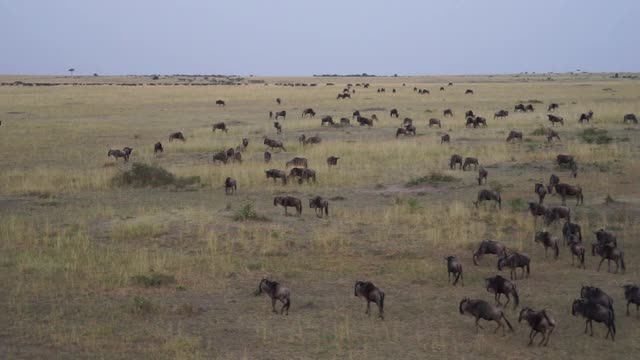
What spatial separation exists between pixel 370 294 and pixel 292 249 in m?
4.85

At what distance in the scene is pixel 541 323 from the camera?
1012 cm

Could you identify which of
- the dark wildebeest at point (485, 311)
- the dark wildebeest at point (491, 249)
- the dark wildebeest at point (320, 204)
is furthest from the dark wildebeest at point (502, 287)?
the dark wildebeest at point (320, 204)

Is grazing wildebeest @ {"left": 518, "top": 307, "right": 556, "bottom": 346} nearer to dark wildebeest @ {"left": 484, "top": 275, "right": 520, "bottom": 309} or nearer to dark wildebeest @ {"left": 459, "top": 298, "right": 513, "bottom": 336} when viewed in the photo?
dark wildebeest @ {"left": 459, "top": 298, "right": 513, "bottom": 336}

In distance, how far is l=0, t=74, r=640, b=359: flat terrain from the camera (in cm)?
1055

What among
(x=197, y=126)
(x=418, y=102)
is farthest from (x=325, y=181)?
(x=418, y=102)

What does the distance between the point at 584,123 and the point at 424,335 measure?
3513cm

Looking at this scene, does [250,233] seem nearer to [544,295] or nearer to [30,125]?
[544,295]

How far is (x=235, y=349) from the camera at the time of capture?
1016 cm

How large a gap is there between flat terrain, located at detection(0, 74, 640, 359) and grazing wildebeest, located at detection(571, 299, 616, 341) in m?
0.25

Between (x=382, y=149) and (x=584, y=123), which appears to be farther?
(x=584, y=123)

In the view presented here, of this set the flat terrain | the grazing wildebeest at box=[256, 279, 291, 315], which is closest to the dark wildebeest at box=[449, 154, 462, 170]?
the flat terrain

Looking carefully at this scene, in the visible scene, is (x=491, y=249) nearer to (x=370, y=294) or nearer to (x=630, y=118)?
(x=370, y=294)

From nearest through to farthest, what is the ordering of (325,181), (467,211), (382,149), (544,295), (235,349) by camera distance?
(235,349) → (544,295) → (467,211) → (325,181) → (382,149)

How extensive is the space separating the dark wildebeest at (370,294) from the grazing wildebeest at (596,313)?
2.98 m
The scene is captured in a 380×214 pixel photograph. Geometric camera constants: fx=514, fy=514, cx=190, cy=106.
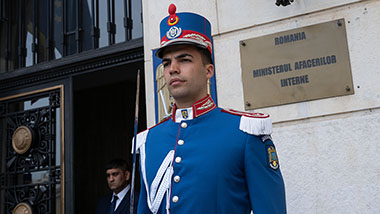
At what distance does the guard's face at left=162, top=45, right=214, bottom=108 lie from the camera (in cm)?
232

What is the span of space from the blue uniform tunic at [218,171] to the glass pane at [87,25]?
3.15 m

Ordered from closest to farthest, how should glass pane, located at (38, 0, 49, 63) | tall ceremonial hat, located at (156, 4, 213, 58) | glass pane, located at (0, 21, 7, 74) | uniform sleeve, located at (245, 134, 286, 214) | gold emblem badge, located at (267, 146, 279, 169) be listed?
uniform sleeve, located at (245, 134, 286, 214) → gold emblem badge, located at (267, 146, 279, 169) → tall ceremonial hat, located at (156, 4, 213, 58) → glass pane, located at (38, 0, 49, 63) → glass pane, located at (0, 21, 7, 74)

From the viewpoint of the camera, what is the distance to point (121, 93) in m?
8.02

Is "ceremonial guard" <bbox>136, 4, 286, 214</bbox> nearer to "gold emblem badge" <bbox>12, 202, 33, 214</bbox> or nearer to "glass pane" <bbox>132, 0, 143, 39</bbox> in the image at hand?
"glass pane" <bbox>132, 0, 143, 39</bbox>

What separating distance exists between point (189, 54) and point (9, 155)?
3.82 metres

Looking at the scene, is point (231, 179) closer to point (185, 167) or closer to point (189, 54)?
point (185, 167)

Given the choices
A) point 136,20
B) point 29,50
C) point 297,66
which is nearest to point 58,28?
point 29,50

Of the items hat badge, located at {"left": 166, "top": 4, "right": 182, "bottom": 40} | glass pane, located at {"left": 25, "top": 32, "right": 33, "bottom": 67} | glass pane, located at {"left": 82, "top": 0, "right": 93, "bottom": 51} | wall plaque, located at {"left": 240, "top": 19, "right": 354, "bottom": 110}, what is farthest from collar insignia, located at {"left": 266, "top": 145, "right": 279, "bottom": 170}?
glass pane, located at {"left": 25, "top": 32, "right": 33, "bottom": 67}

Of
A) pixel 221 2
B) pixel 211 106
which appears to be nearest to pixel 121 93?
pixel 221 2

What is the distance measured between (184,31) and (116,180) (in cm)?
356

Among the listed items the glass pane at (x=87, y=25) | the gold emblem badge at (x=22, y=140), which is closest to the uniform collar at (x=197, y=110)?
the glass pane at (x=87, y=25)

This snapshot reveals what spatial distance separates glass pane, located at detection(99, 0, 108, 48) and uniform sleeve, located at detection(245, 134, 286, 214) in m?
3.27

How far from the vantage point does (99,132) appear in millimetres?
7957

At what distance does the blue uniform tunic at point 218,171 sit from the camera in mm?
2189
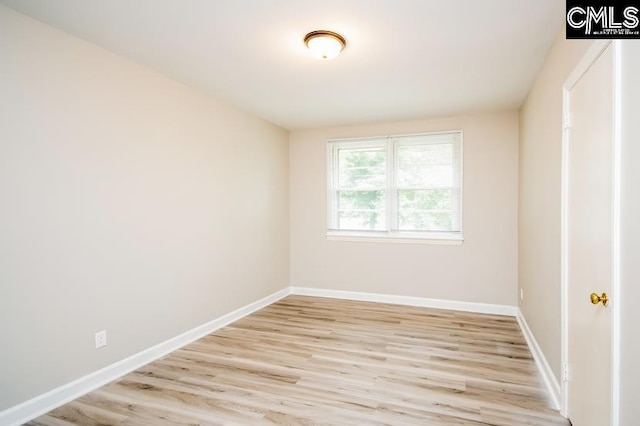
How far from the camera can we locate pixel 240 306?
436 centimetres

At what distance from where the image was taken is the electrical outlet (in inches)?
105

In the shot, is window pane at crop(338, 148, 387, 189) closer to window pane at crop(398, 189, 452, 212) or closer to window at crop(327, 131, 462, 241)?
window at crop(327, 131, 462, 241)

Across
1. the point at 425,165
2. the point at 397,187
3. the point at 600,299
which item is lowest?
the point at 600,299

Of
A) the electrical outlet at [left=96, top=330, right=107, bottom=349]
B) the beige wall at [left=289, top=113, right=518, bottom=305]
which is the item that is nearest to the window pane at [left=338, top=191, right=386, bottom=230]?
the beige wall at [left=289, top=113, right=518, bottom=305]

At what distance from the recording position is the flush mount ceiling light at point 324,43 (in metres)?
2.42

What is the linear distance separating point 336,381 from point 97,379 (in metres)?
1.80

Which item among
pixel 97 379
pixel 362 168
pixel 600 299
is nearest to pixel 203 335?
pixel 97 379

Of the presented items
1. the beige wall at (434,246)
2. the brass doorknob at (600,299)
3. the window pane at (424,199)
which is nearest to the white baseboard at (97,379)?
the beige wall at (434,246)

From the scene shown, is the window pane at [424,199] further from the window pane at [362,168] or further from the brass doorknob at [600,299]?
the brass doorknob at [600,299]

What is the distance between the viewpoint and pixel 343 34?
2.45m

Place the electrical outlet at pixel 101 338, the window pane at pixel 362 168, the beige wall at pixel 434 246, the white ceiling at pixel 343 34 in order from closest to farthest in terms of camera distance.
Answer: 1. the white ceiling at pixel 343 34
2. the electrical outlet at pixel 101 338
3. the beige wall at pixel 434 246
4. the window pane at pixel 362 168

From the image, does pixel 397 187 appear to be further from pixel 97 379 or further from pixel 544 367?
pixel 97 379

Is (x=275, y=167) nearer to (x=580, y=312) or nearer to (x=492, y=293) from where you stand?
(x=492, y=293)

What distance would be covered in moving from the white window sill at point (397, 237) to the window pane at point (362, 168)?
....
_EXERCISE TASK_
Put every line of the listing above into a JSON list of strings, one string per line, skipping blank lines and leaving out the pictures.

_SOLVED EXERCISE_
[
  "What spatial separation exists between pixel 370 294 and pixel 292 249 in m?",
  "4.85",
  "At what distance in the scene is pixel 541 323 from the camera?",
  "1012 cm",
  "Could you identify which of",
  "- the dark wildebeest at point (485, 311)",
  "- the dark wildebeest at point (491, 249)",
  "- the dark wildebeest at point (320, 204)",
  "is furthest from the dark wildebeest at point (502, 287)?",
  "the dark wildebeest at point (320, 204)",
  "Is grazing wildebeest @ {\"left\": 518, \"top\": 307, \"right\": 556, \"bottom\": 346} nearer to dark wildebeest @ {\"left\": 484, \"top\": 275, \"right\": 520, \"bottom\": 309} or nearer to dark wildebeest @ {\"left\": 459, \"top\": 298, \"right\": 513, \"bottom\": 336} when viewed in the photo?",
  "dark wildebeest @ {\"left\": 459, \"top\": 298, \"right\": 513, \"bottom\": 336}",
  "In distance, how far is l=0, t=74, r=640, b=359: flat terrain from the camera (in cm)?",
  "1055",
  "What among",
  "(x=197, y=126)",
  "(x=418, y=102)",
  "is farthest from (x=325, y=181)?",
  "(x=418, y=102)",
  "What does the distance between the point at 584,123 and the point at 424,335 measure?",
  "3513cm",
  "Looking at this scene, does [250,233] seem nearer to [544,295] or nearer to [30,125]?",
  "[544,295]",
  "How far is (x=235, y=349) from the camera at the time of capture?",
  "1016 cm",
  "How large a gap is there between flat terrain, located at detection(0, 74, 640, 359) and grazing wildebeest, located at detection(571, 299, 616, 341) in m?",
  "0.25",
  "Between (x=382, y=149) and (x=584, y=123), which appears to be farther?",
  "(x=584, y=123)",
  "In the view presented here, of this set the flat terrain | the grazing wildebeest at box=[256, 279, 291, 315], which is closest to the dark wildebeest at box=[449, 154, 462, 170]?",
  "the flat terrain",
  "Looking carefully at this scene, in the visible scene, is (x=491, y=249) nearer to (x=370, y=294) or nearer to (x=630, y=118)?",
  "(x=370, y=294)",
  "From nearest through to farthest, what is the ordering of (325,181), (467,211), (382,149), (544,295), (235,349) by camera distance?",
  "(235,349) → (544,295) → (467,211) → (325,181) → (382,149)",
  "How extensive is the space separating the dark wildebeest at (370,294) from the grazing wildebeest at (596,313)?",
  "2.98 m",
  "The scene is captured in a 380×214 pixel photograph. Geometric camera constants: fx=514, fy=514, cx=190, cy=106.",
  "At what distance does the guard's face at left=162, top=45, right=214, bottom=108 lie from the camera (in cm)?",
  "232",
  "What is the span of space from the blue uniform tunic at [218,171] to the glass pane at [87,25]?",
  "3.15 m",
  "Ordered from closest to farthest, how should glass pane, located at (38, 0, 49, 63) | tall ceremonial hat, located at (156, 4, 213, 58) | glass pane, located at (0, 21, 7, 74) | uniform sleeve, located at (245, 134, 286, 214) | gold emblem badge, located at (267, 146, 279, 169) be listed?",
  "uniform sleeve, located at (245, 134, 286, 214) → gold emblem badge, located at (267, 146, 279, 169) → tall ceremonial hat, located at (156, 4, 213, 58) → glass pane, located at (38, 0, 49, 63) → glass pane, located at (0, 21, 7, 74)",
  "From the viewpoint of the camera, what is the distance to point (121, 93) in m?",
  "8.02",
  "Is \"ceremonial guard\" <bbox>136, 4, 286, 214</bbox> nearer to \"gold emblem badge\" <bbox>12, 202, 33, 214</bbox> or nearer to \"glass pane\" <bbox>132, 0, 143, 39</bbox> in the image at hand?",
  "\"glass pane\" <bbox>132, 0, 143, 39</bbox>",
  "What separating distance exists between point (189, 54) and point (9, 155)?",
  "3.82 metres",
  "Looking at the scene, is point (231, 179) closer to point (185, 167) or closer to point (189, 54)?",
  "point (185, 167)",
  "Given the choices",
  "A) point 136,20",
  "B) point 29,50",
  "C) point 297,66",
  "which is nearest to point 58,28?",
  "point 29,50",
  "Of the items hat badge, located at {\"left\": 166, \"top\": 4, \"right\": 182, \"bottom\": 40} | glass pane, located at {\"left\": 25, \"top\": 32, \"right\": 33, \"bottom\": 67} | glass pane, located at {\"left\": 82, \"top\": 0, \"right\": 93, \"bottom\": 51} | wall plaque, located at {\"left\": 240, \"top\": 19, \"right\": 354, \"bottom\": 110}, what is farthest from collar insignia, located at {\"left\": 266, \"top\": 145, \"right\": 279, \"bottom\": 170}?",
  "glass pane, located at {\"left\": 25, \"top\": 32, \"right\": 33, \"bottom\": 67}",
  "Of",
  "A) pixel 221 2",
  "B) pixel 211 106",
  "which appears to be nearest to pixel 121 93?",
  "pixel 221 2",
  "What is the distance measured between (184,31) and (116,180) (in cm)?",
  "356",
  "Among the listed items the glass pane at (x=87, y=25) | the gold emblem badge at (x=22, y=140), which is closest to the uniform collar at (x=197, y=110)?",
  "the glass pane at (x=87, y=25)",
  "This snapshot reveals what spatial distance separates glass pane, located at detection(99, 0, 108, 48) and uniform sleeve, located at detection(245, 134, 286, 214) in m?",
  "3.27",
  "How far from the vantage point does (99,132) appear in millimetres?",
  "7957",
  "At what distance does the blue uniform tunic at point 218,171 sit from the camera in mm?",
  "2189",
  "How far from the camera can we locate pixel 240 306?",
  "436 centimetres",
  "At what distance from where the image was taken is the electrical outlet (in inches)?",
  "105",
  "In the shot, is window pane at crop(338, 148, 387, 189) closer to window pane at crop(398, 189, 452, 212) or closer to window at crop(327, 131, 462, 241)?",
  "window at crop(327, 131, 462, 241)",
  "Across",
  "1. the point at 425,165",
  "2. the point at 397,187",
  "3. the point at 600,299",
  "which item is lowest?",
  "the point at 600,299",
  "Of",
  "A) the electrical outlet at [left=96, top=330, right=107, bottom=349]",
  "B) the beige wall at [left=289, top=113, right=518, bottom=305]",
  "which is the item that is nearest to the window pane at [left=338, top=191, right=386, bottom=230]?",
  "the beige wall at [left=289, top=113, right=518, bottom=305]",
  "At what distance from the recording position is the flush mount ceiling light at point 324,43 (in metres)?",
  "2.42",
  "What is the linear distance separating point 336,381 from point 97,379 (in metres)?",
  "1.80",
  "Which item among",
  "pixel 97 379",
  "pixel 362 168",
  "pixel 600 299",
  "is nearest to pixel 203 335?",
  "pixel 97 379",
  "Of the presented items",
  "1. the beige wall at (434,246)",
  "2. the brass doorknob at (600,299)",
  "3. the window pane at (424,199)",
  "which is nearest to the white baseboard at (97,379)?",
  "the beige wall at (434,246)",
  "From the scene shown, is the window pane at [424,199] further from the window pane at [362,168] or further from the brass doorknob at [600,299]?",
  "the brass doorknob at [600,299]",
  "What is the distance between the viewpoint and pixel 343 34?",
  "2.45m",
  "Place the electrical outlet at pixel 101 338, the window pane at pixel 362 168, the beige wall at pixel 434 246, the white ceiling at pixel 343 34 in order from closest to farthest in terms of camera distance.",
  "Answer: 1. the white ceiling at pixel 343 34",
  "2. the electrical outlet at pixel 101 338",
  "3. the beige wall at pixel 434 246",
  "4. the window pane at pixel 362 168",
  "From the image, does pixel 397 187 appear to be further from pixel 97 379 or further from pixel 544 367?",
  "pixel 97 379",
  "Is (x=275, y=167) nearer to (x=580, y=312) or nearer to (x=492, y=293) from where you stand?",
  "(x=492, y=293)",
  "What distance would be covered in moving from the white window sill at point (397, 237) to the window pane at point (362, 168)?"
]